A lot of new voices from across the world are coming to play big parts in shaping modern surf culture and the fashion that goes with it. From the old breaks in Australia where, as we saw in the last blog, Girl Surf Network is telling the world that skill matters more than looks or money in surfing. To new frontiers in China, where the national culture is bringing a whole new aesthetic into surfing.
It seems more than a little unusual that surfing has only just caught on in China, the country with one of the longest coastlines in the world. However many of China's people have only recently begun to enjoy the luxury of free time and wealth thanks to their economic boom. Like everyone else It hasn't taken them long to look for things to do in their free time and bits and bobs to spend their money on and, like the Americans, Australians and Europeans before them it didn't take long to turn to the wonders of the swell.
Most of the praise for launching the emerging surf scene in China ought to go to an American called Brendan Sheridan who is currently engaged in his own mission to bring the sport to China. Thanks to him surfers around the world can reach the Chinese breaks while budding wave riders from China can sample the wonders of the world's best sport.

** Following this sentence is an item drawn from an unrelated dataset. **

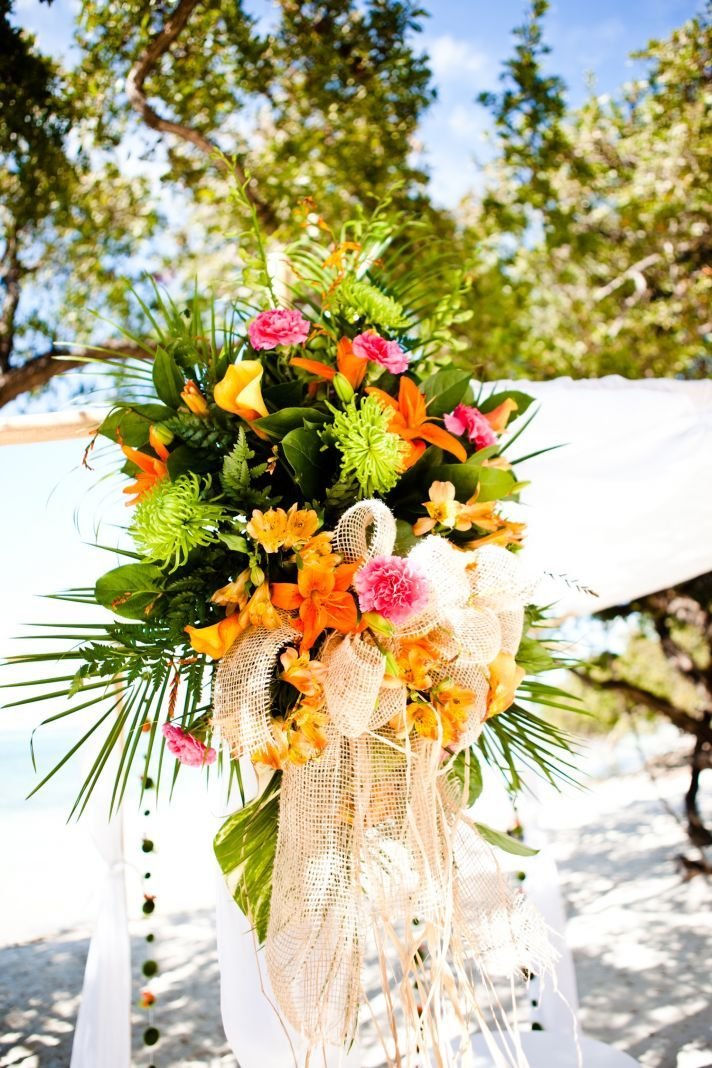 Tropical Beach Wedding Ceremony With Orange And Pink Flowers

With his help, and some negotiation with the all-encompassing government, designers have entered the Chinese market. Surfwear mixing the bright colours and groovy design of surf style with the stylistic language and strong tones of Chinese culture was the inevitable next step in the booming economy's love affair with surfing. Perhaps it's fate, after all the two traditions share a lot in the way of stylistic inspirations: The love of delicately coloured flowers in Chinese fashion is something that any vintage surf lover will be familiar with, not to mention the bright, bold colours being paraded on Beijing's finest catwalks almost as they are Queensland's finest beaches.
The big names are getting in on the act, rapidly signing on as sponsors of the new and increasingly popular Hainan Open at the Chinese home of surfing. It shouldn't be hard to meet the new demand for boardies and rash vests locally though as the familiar "made in China" slogan is as widespread in surfing as it is in any other area of life. The wholesalers will be more than happy to sell their products in China for a fatter slice of the profits, who knows what they might produce.
Surely the presence of the world's most populous nation will mean a whole new era for surfwear, with bold reds and stylised lettering galore. We'll just have to wait and see.